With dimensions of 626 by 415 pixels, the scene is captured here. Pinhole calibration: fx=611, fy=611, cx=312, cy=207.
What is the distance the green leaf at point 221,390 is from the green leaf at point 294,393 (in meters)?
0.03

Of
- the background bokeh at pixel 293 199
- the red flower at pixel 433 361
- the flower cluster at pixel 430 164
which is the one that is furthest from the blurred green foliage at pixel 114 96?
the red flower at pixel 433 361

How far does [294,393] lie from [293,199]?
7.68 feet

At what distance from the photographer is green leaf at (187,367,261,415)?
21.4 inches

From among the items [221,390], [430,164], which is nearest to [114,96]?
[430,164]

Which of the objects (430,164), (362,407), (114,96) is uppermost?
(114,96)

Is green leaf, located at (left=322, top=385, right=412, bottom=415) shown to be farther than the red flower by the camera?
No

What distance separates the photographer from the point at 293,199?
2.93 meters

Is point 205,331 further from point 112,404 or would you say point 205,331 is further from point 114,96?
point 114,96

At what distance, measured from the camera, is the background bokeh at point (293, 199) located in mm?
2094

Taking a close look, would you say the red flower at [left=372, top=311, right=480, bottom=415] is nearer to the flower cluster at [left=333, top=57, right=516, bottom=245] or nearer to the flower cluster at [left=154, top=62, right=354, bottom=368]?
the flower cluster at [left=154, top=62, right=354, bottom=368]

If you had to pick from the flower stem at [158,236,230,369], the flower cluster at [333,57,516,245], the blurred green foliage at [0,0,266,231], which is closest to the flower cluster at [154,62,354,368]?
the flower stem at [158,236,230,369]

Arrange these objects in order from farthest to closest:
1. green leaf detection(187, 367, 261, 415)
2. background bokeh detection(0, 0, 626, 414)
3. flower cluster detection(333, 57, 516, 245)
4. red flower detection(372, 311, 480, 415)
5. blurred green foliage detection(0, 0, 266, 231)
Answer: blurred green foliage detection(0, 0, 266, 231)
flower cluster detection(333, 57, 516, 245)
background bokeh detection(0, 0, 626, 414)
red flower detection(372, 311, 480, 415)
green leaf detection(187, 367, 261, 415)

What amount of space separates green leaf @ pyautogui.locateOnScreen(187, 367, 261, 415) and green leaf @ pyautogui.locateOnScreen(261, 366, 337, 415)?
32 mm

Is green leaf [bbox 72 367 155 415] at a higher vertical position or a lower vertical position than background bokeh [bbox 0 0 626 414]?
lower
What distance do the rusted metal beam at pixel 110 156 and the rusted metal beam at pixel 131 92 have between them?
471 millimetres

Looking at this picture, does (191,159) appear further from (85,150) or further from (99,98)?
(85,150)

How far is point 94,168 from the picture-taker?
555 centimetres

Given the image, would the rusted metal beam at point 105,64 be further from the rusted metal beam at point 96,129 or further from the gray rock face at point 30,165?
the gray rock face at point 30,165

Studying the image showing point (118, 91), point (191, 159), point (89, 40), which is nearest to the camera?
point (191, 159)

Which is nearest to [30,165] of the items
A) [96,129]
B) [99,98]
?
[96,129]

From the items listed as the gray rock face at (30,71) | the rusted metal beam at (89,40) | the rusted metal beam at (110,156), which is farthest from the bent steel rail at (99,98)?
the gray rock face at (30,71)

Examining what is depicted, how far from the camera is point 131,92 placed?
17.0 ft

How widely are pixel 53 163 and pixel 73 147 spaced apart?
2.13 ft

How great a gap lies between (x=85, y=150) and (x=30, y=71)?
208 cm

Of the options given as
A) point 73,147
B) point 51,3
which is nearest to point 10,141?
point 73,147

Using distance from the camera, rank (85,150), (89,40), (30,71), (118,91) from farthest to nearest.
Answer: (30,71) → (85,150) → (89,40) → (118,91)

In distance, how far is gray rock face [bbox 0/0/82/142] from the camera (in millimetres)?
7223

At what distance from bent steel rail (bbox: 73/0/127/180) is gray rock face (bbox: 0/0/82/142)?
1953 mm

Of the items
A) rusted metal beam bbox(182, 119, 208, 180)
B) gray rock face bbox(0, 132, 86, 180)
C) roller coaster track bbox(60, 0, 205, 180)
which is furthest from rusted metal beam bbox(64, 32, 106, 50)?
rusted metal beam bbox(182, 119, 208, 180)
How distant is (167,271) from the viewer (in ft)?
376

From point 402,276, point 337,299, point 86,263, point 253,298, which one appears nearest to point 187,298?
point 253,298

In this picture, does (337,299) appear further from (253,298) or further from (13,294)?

● Problem statement
Rescale the lines starting at the one containing "What distance do" and ending at the one containing "555 centimetres": repeat them with their requests, but multiply every number in the answers (the distances and point coordinates) by 1.9 and round to whole numbers, with halves rounded up. What do those lines look like with only this change?

● Solution to this task
What distance do the rusted metal beam at pixel 110 156 and the rusted metal beam at pixel 131 92 have between them?
895 millimetres

Looking at this picture, does (191,159) appear further from (85,150) or further from (99,98)?
(162,285)

How far is point 94,168 from the picture-taker?
1055 centimetres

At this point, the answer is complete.